▶ **What you are asked to do**
Reproduce the following records verbatim, starting at the line containing "What is the ordering of" and ending at the line containing "5. pixel 63 66", both lines included.

▶ **Supplied records**
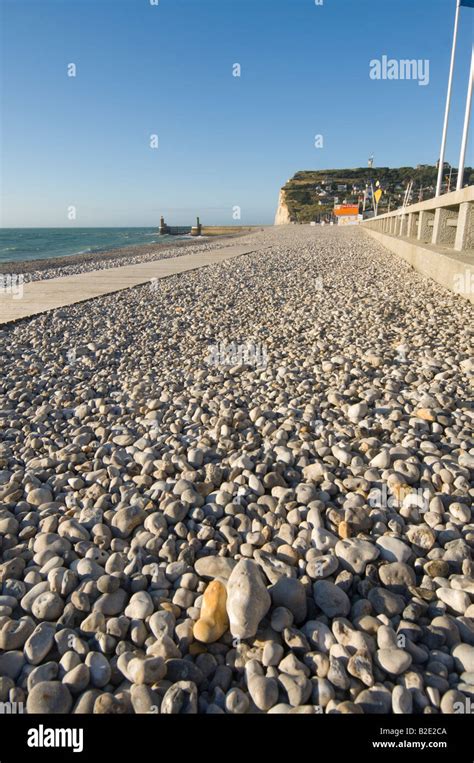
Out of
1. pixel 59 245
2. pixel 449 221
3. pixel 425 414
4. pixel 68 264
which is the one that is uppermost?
pixel 59 245

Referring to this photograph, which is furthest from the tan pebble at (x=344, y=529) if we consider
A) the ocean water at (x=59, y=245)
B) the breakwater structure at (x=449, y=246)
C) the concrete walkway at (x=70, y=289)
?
the ocean water at (x=59, y=245)

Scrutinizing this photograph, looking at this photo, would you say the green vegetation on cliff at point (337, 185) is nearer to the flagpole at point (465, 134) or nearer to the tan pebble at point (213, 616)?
the flagpole at point (465, 134)

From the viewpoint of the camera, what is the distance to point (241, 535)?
2.01 metres

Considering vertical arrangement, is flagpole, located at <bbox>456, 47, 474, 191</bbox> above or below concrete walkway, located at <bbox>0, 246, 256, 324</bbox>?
above

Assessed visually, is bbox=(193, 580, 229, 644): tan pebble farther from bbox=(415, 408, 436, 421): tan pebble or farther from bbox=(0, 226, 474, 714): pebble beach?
bbox=(415, 408, 436, 421): tan pebble

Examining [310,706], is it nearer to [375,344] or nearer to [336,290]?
[375,344]

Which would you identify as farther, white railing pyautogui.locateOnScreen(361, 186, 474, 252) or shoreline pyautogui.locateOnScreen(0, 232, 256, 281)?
shoreline pyautogui.locateOnScreen(0, 232, 256, 281)

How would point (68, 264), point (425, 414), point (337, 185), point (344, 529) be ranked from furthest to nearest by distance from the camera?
point (337, 185), point (68, 264), point (425, 414), point (344, 529)

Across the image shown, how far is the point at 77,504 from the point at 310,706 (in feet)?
4.77

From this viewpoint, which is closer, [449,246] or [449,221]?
[449,221]

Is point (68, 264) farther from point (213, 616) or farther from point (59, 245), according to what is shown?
point (59, 245)

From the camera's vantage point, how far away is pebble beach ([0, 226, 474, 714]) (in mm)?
1396

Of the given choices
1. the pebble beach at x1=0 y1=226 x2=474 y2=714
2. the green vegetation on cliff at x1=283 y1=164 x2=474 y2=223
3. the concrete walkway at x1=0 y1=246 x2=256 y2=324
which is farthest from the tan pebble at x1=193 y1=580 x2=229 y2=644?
the green vegetation on cliff at x1=283 y1=164 x2=474 y2=223

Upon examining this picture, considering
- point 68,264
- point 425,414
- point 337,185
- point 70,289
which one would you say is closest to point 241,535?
point 425,414
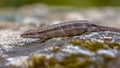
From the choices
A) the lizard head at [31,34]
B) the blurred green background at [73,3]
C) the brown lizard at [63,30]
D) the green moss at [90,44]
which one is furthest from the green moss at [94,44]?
the blurred green background at [73,3]

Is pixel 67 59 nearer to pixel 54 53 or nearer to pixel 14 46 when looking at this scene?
pixel 54 53

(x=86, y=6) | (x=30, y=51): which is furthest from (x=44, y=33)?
(x=86, y=6)

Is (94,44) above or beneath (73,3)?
above

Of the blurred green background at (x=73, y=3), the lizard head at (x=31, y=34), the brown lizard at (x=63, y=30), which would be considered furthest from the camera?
the blurred green background at (x=73, y=3)

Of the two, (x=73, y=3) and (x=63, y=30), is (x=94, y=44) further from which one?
(x=73, y=3)

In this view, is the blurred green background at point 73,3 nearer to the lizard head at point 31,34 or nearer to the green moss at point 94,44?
the lizard head at point 31,34

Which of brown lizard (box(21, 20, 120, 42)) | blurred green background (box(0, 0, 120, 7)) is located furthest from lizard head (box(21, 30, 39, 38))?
blurred green background (box(0, 0, 120, 7))

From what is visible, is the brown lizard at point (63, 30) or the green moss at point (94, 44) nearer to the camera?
the green moss at point (94, 44)

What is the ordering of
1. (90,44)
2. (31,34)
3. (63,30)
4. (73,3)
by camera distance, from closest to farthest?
(90,44)
(63,30)
(31,34)
(73,3)

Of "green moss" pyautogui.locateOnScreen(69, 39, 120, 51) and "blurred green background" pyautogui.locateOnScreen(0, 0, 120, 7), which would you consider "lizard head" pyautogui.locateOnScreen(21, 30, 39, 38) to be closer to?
"green moss" pyautogui.locateOnScreen(69, 39, 120, 51)

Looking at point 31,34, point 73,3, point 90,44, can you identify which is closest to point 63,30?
point 31,34

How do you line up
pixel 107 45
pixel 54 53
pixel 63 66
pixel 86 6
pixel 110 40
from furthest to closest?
1. pixel 86 6
2. pixel 110 40
3. pixel 107 45
4. pixel 54 53
5. pixel 63 66
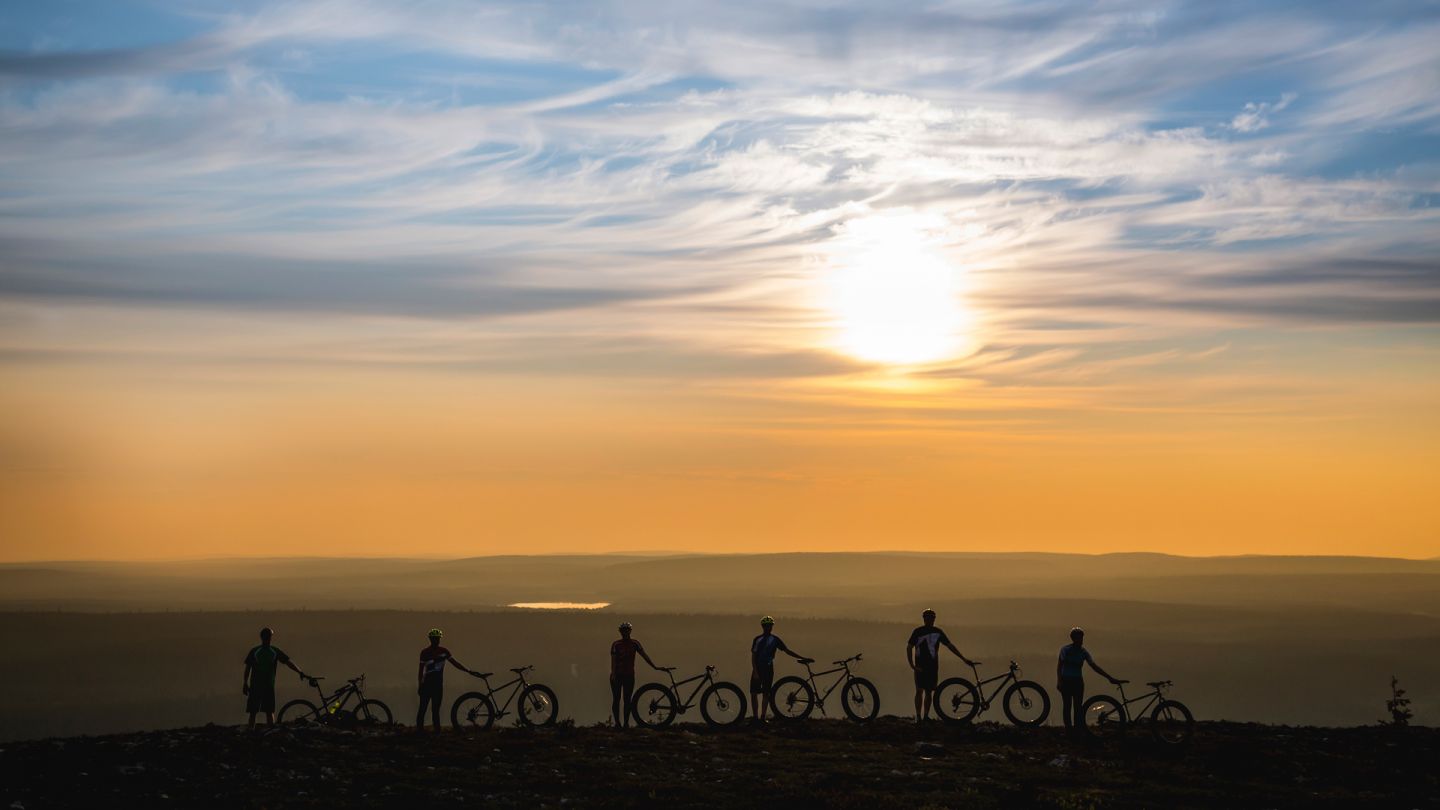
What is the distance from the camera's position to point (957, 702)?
33062 mm

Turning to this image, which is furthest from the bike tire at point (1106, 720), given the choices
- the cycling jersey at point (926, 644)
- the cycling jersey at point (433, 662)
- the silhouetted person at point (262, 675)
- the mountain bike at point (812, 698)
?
the silhouetted person at point (262, 675)

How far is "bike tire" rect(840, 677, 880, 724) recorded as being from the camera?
3312cm

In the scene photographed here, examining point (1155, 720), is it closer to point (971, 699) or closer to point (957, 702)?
point (971, 699)

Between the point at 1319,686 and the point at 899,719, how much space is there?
165814 mm

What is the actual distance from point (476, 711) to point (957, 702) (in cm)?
1226

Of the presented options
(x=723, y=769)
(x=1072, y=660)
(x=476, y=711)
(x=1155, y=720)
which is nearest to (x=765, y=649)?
(x=723, y=769)

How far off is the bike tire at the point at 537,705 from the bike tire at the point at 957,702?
9.75 meters

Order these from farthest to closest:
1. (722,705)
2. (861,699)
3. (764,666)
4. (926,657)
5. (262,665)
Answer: (861,699) → (722,705) → (764,666) → (926,657) → (262,665)

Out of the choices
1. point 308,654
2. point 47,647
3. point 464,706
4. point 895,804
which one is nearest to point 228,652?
point 308,654

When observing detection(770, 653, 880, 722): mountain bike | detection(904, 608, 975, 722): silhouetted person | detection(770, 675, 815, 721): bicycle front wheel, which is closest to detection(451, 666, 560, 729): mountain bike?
detection(770, 675, 815, 721): bicycle front wheel

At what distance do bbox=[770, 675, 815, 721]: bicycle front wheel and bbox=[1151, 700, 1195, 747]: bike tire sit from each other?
8209mm

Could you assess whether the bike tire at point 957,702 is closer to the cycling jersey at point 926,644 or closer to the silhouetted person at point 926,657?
the silhouetted person at point 926,657

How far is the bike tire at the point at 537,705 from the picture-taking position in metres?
33.3

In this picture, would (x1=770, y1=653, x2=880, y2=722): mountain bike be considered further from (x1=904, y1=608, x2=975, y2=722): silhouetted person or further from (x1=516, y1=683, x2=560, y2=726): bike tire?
(x1=516, y1=683, x2=560, y2=726): bike tire
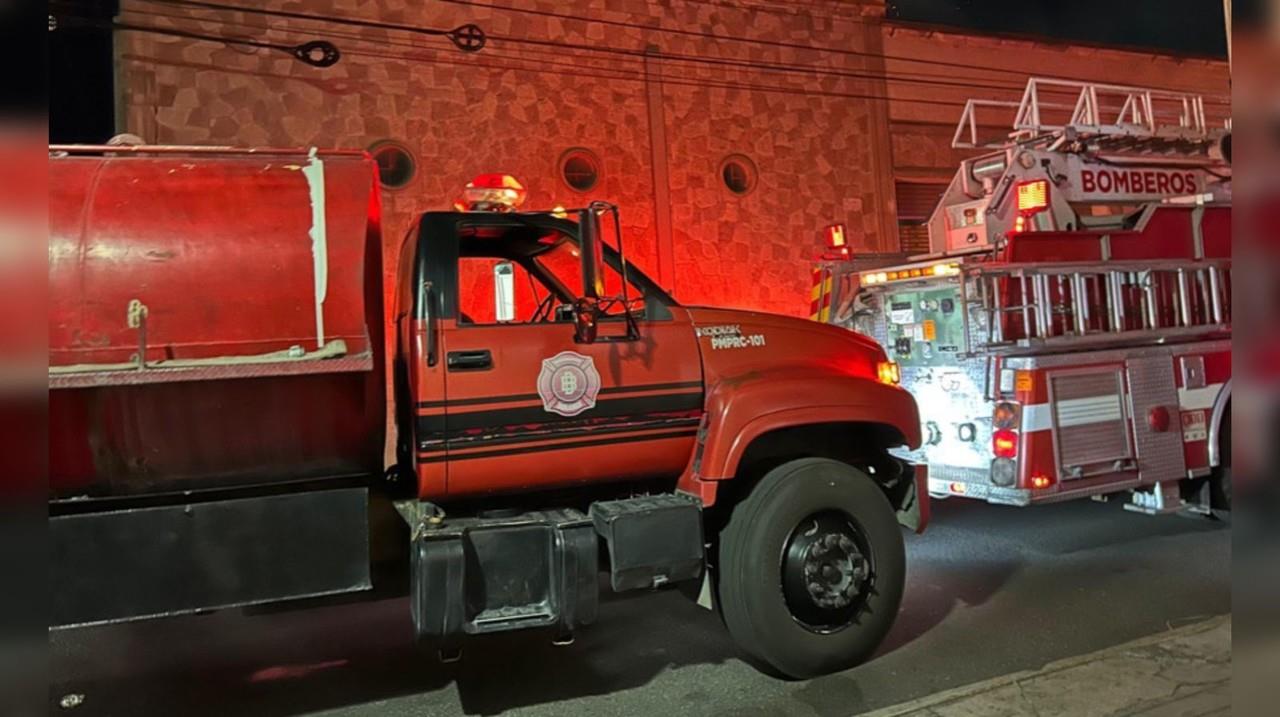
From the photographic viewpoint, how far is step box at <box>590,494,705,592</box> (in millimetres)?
3957

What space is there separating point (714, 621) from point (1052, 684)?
2044 mm

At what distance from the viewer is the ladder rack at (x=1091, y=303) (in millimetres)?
6145

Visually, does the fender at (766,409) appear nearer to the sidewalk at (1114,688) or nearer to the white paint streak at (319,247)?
the sidewalk at (1114,688)

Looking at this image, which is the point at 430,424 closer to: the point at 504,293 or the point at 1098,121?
the point at 504,293

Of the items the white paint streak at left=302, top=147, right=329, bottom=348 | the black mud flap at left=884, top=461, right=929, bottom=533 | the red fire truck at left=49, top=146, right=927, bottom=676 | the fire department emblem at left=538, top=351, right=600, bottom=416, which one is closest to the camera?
the red fire truck at left=49, top=146, right=927, bottom=676

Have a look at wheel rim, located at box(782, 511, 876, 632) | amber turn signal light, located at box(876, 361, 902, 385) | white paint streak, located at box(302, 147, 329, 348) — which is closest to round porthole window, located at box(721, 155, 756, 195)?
amber turn signal light, located at box(876, 361, 902, 385)

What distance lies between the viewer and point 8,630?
1.59m

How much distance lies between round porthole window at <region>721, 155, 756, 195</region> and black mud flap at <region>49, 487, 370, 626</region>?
30.4ft

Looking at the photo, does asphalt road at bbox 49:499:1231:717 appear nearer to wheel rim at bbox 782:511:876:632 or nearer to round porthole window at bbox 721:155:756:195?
→ wheel rim at bbox 782:511:876:632

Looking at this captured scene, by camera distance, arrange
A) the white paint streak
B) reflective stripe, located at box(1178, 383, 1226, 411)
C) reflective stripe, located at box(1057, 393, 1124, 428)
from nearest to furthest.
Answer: the white paint streak
reflective stripe, located at box(1057, 393, 1124, 428)
reflective stripe, located at box(1178, 383, 1226, 411)

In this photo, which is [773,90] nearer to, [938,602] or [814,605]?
[938,602]

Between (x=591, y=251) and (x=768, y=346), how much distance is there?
134 centimetres

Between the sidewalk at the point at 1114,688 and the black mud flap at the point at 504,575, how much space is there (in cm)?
147

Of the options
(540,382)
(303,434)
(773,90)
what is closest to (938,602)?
(540,382)
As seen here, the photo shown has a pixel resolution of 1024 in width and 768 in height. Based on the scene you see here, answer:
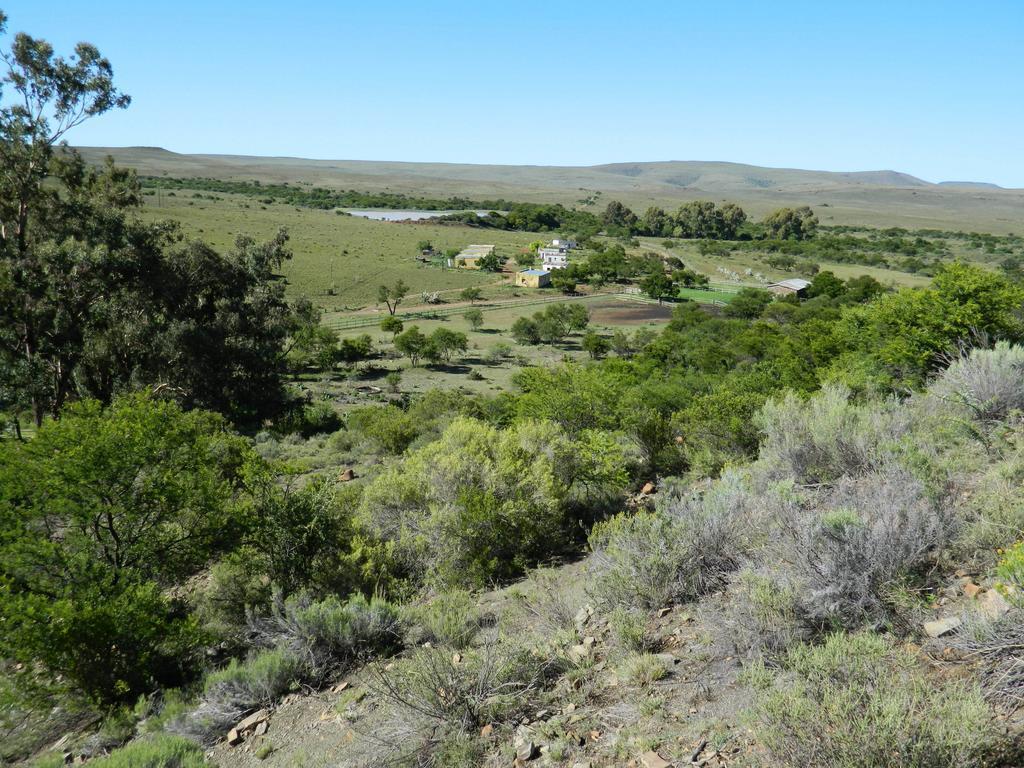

▶ **Exercise answer**
What is the ordering of
1. (90,44)
2. (31,34)
3. (63,30)
4. (73,3)
by camera distance, from closest to farthest?
(90,44)
(63,30)
(31,34)
(73,3)

Of "green moss" pyautogui.locateOnScreen(69, 39, 120, 51) and "blurred green background" pyautogui.locateOnScreen(0, 0, 120, 7), which would you consider "lizard head" pyautogui.locateOnScreen(21, 30, 39, 38) to be closer to?
"green moss" pyautogui.locateOnScreen(69, 39, 120, 51)

Looking at point 31,34, point 73,3, point 90,44, can you identify which is closest to point 63,30?
point 31,34

How do you line up
pixel 107 45
pixel 54 53
pixel 63 66
pixel 86 6
pixel 110 40
from furthest to closest?
1. pixel 86 6
2. pixel 110 40
3. pixel 107 45
4. pixel 54 53
5. pixel 63 66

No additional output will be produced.